Schon bereut der eine oder andere Teilnehmer im Stillen, dass er sich freiwillig für die Nacht-Session der App gemeldet hat.

Alles ist besser als diese Schmerzen

Doch sofort meldet sich das schlechte Gewissen: Ein CED-Patient kann sich auch nicht freinehmen von seiner Krankheit. "Alles ist besser als mit diesen Schmerzen leben." Das sagt die Patienten Michaela Schara auf einem Video der Pharmafirma Takeda. Sie hofft, dass ihre "Medikamentenmischung bald anschlägt und ich wieder arbeiten kann". Sie wirkt wie ein Mensch, der es sich verbietet, einfach aufzugeben.

Was das bedeutet? Viele Betroffene leiden an übermäßigem Haarwuchs im Gesicht und auf der Stirn sowie an Blähungen und Gewichtszunahme – übrigens nicht alle, wie mir Evelyn Groß versichert, es gebe auch Betroffene, die spindeldürr seien. Groß: "Der Crohn hat viele Gesichter."

Dies kann CED-Betroffene stark verunsichern. Die Teilnahme an einer Weihnachtsfeier, an einem Sektempfang ist eine Überwindung, von Betriebsausflügen mit gemeinsamem Schwimmbad- und anschließendem Heurigenbesuch ganz zu schweigen. Am späten Nachmittag geht mir ein SMS erstmals auf die Nerven. Begründung: Der Abgabetermin dieser Ausgabe rückt näher, und ich kann keine Arbeit zu Ende führen, keine Seite abschließen ohne Unterbrechung.
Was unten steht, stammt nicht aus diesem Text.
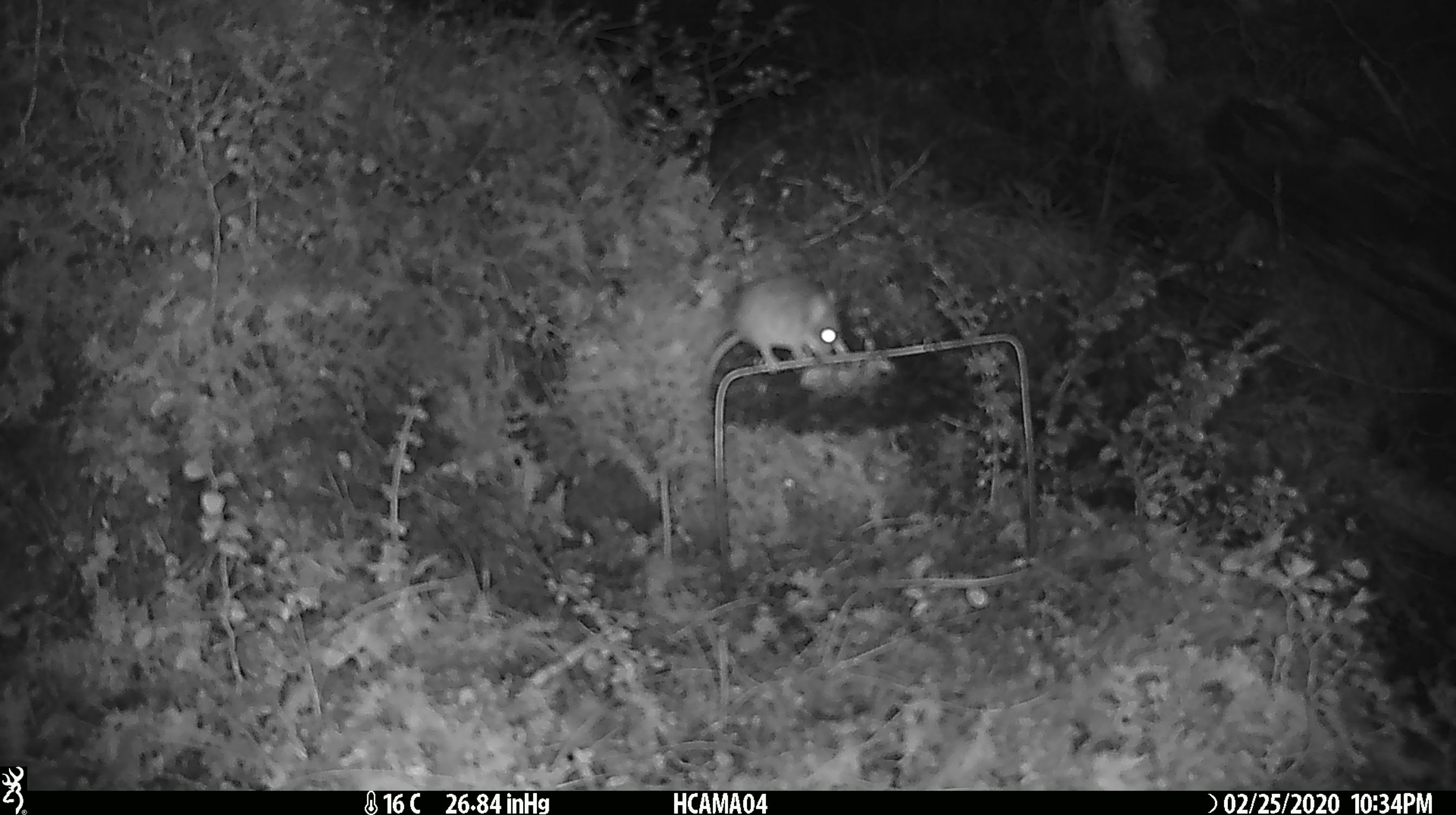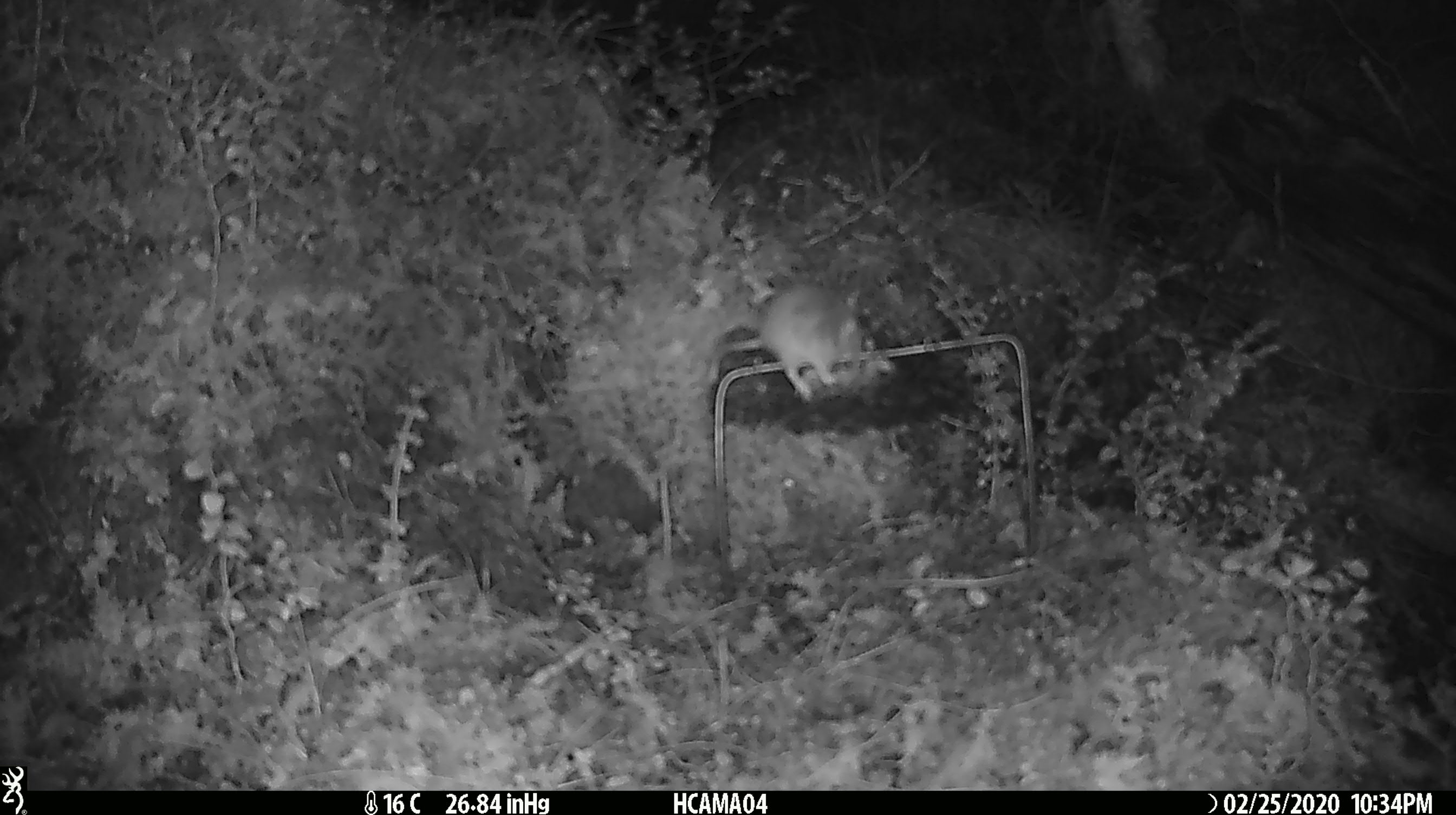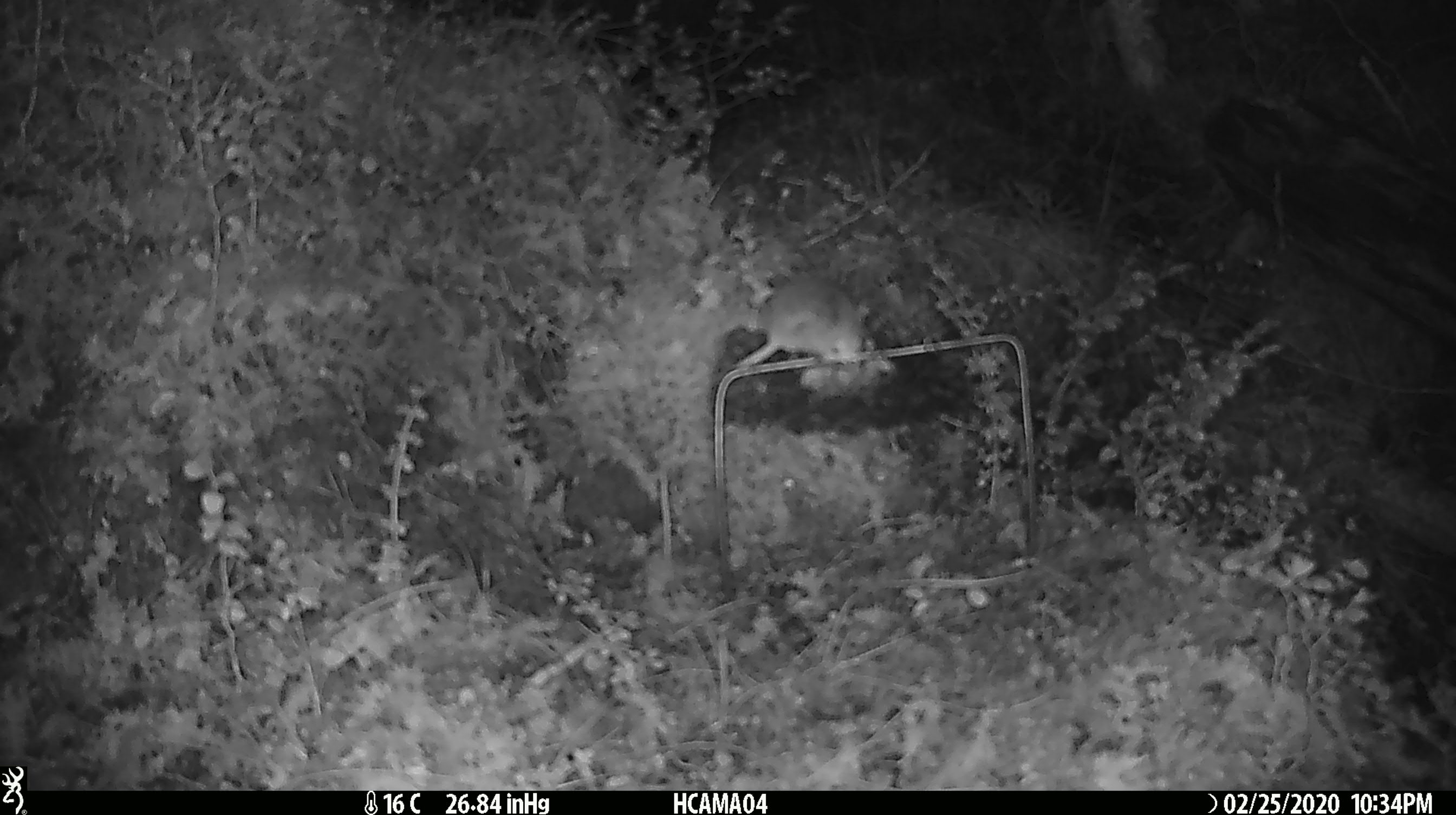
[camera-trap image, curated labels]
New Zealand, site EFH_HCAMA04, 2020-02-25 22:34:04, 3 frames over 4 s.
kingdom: Animalia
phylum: Chordata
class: Mammalia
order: Rodentia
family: Muridae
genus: Mus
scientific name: Mus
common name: mouse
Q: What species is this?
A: Mouse (Mus).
In einem Kuvert, das beim Start der App an die Simulationsteilnehmer ausgegeben wird, liegt ein Gürtel zum Nachziehen. Etwas mehr als eine Stunde soll man das Band unterm Hemd und eng um den Bauchtragen. Ich bin froh, dass diese Bewährungsprobe um 20 Uhr endet. Doch wie das Amen in der Kirche folgt auf eine Aufgabe die nächste und so weiter und so fort.

Nie mehr unbeschwert

SMS um zwei Uhr nachts: "Sie fühlen sich unwohl. Stehen Sie auf. Trinken Sie ein großes Glas kaltes Wasser, und gehen Sie zurück ins Bett. Bleiben Sie wach liegen, und schauen Sie immer wieder auf Ihr Smartphone." Es wird immer schwieriger, den Anweisungen per Smartphone zu folgen, aber da ich ohnehin nicht schlafen kann, lasse ich mir noch einmal durch den Kopf gehen, was mir Evelyn Groß vor Beginn der Simulation am Telefon gesagt hat: "Es gibt für mich keinen unbeschwerten Tagesablauf." Nie mehr. Bei mir glücklicherweise schon.